> _Records of spatial reasoning questions_
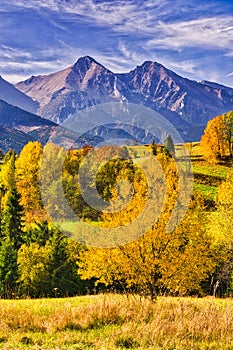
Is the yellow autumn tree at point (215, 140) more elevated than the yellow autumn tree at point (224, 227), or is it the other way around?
the yellow autumn tree at point (215, 140)

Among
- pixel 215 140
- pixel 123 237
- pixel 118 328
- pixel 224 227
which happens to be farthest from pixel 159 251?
pixel 215 140

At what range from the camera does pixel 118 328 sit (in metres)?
9.85

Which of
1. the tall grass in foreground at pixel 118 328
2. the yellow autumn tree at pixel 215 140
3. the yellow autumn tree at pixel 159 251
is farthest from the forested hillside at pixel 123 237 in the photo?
the tall grass in foreground at pixel 118 328

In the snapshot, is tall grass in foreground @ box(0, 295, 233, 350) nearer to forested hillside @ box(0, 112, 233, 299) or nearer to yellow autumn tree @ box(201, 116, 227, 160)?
forested hillside @ box(0, 112, 233, 299)

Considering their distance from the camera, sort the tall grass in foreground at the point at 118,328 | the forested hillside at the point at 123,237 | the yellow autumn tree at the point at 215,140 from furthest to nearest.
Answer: the yellow autumn tree at the point at 215,140
the forested hillside at the point at 123,237
the tall grass in foreground at the point at 118,328

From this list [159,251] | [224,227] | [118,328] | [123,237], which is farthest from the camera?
[224,227]

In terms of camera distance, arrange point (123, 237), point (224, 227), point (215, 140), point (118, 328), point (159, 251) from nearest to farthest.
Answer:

> _DO THIS_
Copy out every line of the records above word for word, and leave the pictures out of your answer.

> _FINISHED EXERCISE_
Is the yellow autumn tree at point (215, 140) more elevated than the yellow autumn tree at point (224, 227), or is it the other way around?
the yellow autumn tree at point (215, 140)

Among
- pixel 215 140
- pixel 123 237
- pixel 118 328
- pixel 224 227
which happens to be farthest from pixel 159 251?
pixel 215 140

At what range from the camera does pixel 118 328 sit (in metres)?
9.85

Which of
1. the tall grass in foreground at pixel 118 328
2. the yellow autumn tree at pixel 215 140
3. the yellow autumn tree at pixel 159 251
is farthest from the forested hillside at pixel 123 237 in the photo?
the tall grass in foreground at pixel 118 328

In the snapshot, is tall grass in foreground @ box(0, 295, 233, 350) nearer to forested hillside @ box(0, 112, 233, 299) or nearer to yellow autumn tree @ box(201, 116, 227, 160)?
forested hillside @ box(0, 112, 233, 299)

Considering their distance from the camera, sort the tall grass in foreground at the point at 118,328 | the forested hillside at the point at 123,237 | the yellow autumn tree at the point at 215,140 from furthest to nearest.
Answer: the yellow autumn tree at the point at 215,140
the forested hillside at the point at 123,237
the tall grass in foreground at the point at 118,328

From this list [159,251] | [224,227] | [118,328] | [123,237], which is farthest from the camera?
[224,227]

In terms of camera distance, arrange point (123, 237), point (224, 227), point (215, 140), point (118, 328), point (159, 251) from nearest to farthest.
Answer:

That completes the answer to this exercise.